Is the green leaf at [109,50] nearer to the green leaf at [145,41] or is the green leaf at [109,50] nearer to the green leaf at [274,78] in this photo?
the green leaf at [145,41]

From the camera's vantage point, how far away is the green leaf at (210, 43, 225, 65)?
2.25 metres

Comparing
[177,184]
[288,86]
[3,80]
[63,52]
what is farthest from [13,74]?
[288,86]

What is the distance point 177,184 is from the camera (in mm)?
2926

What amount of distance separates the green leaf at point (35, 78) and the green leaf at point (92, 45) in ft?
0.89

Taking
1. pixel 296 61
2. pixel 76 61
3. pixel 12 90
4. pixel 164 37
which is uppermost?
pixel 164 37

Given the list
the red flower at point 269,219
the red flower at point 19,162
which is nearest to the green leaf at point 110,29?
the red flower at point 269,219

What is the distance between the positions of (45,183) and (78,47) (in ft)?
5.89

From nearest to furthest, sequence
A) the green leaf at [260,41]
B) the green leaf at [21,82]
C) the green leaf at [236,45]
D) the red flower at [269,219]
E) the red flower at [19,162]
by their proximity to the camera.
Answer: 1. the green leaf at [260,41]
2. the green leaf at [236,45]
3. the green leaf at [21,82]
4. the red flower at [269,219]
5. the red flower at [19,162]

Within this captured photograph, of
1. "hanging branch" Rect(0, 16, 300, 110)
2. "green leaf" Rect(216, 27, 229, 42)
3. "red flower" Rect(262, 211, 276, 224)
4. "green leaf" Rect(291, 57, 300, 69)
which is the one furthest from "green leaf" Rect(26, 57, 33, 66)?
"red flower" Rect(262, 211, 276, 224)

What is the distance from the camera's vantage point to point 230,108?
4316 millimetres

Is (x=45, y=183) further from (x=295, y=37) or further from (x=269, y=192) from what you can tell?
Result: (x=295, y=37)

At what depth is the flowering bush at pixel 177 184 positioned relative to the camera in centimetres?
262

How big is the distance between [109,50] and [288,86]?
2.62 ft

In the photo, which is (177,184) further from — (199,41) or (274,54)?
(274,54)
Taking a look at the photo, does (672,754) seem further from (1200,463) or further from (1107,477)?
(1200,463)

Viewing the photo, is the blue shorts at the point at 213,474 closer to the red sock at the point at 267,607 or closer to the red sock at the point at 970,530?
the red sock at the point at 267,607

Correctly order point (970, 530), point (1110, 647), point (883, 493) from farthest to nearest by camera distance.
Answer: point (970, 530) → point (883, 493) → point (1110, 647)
__________________________________________________
◆ **Instruction**
Render the items from the line containing "How big is the" through the end of the items as a two-column CSV with the header input,output. Give one row per item, putting its text in the input column and its answer in the output column, each as a single quoted field with any line breaks replaced by spaces.

◆ **Complete answer**
input,output
"How big is the distance between [109,50] and [288,86]?","2.62 ft"
"In the photo, which is (177,184) further from — (199,41) or (274,54)?","(274,54)"
"Taking a look at the photo, does (672,754) seem further from (1200,463) or further from (1107,477)?","(1200,463)"
"Viewing the photo, is the blue shorts at the point at 213,474 closer to the red sock at the point at 267,607 or closer to the red sock at the point at 970,530?","the red sock at the point at 267,607"
"Correctly order point (970, 530), point (1110, 647), point (883, 493) from farthest to nearest by camera distance. Answer:","point (970, 530) → point (883, 493) → point (1110, 647)"